The charm of the roads of the Ubaye Serre-Ponçon Valley are evident at every turn, offering a genuine invitation to travel and marvel at the surroundings, providing incomparable driving pleasure as you move through landscapes, each one more incredible than the last.
There are so many exceptional locations providing unique experiences!
A territory rich in history
Marvel at the unique historical and architectural heritage of the Ubaye Serre-Ponçon Valley. The numerous cultural sites and remains that are scattered throughout the area bear witness to the richness of our history and the region's history.
The "Mexican" villas of Barcelonnette and Jausiers add a curiously exceptional aspect to these towns.
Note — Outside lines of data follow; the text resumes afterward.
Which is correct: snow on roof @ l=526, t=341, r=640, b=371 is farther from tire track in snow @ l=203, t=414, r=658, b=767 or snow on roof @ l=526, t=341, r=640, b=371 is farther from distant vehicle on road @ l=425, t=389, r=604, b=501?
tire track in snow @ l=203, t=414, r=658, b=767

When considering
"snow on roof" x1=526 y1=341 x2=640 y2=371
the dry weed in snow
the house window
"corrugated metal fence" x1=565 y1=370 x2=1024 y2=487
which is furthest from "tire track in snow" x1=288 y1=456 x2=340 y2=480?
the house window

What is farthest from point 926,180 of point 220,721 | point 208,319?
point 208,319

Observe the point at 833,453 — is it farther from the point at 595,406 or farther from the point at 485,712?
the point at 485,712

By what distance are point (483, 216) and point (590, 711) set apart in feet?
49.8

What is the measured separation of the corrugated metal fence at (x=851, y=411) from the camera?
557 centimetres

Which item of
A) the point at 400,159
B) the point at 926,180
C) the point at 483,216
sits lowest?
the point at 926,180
Built between 1880 and 1930, these beautiful bourgeois houses narrate the story of the thousands of Ubayans who left for America in the 19th century intent on developing their expertise and skills, particularly in the textile industry. Some returned to the country, having made their fortunes, and constructed these sumptuous villas as a testimony to their success. Even today, there are still deep links between the Ubaye Valley and Mexico.
The exceptional geographical features of the Ubaye Serre-Ponçon Valley mean it is a veritable crossroads between Piedmont, Savoy and Provence, and therefore of major strategic military interest between the 19th and 20th centuries. Some of the Ubayan mountains have been transformed into real fortresses, a number of which have now been opened as museums. The most impressive and perhaps emblematic of these constructions remains the Fort of Tournoux. Nicknamed the ‘Military Versailles', it is made up of several batteries distributed over more than 700 metres of uneven ground.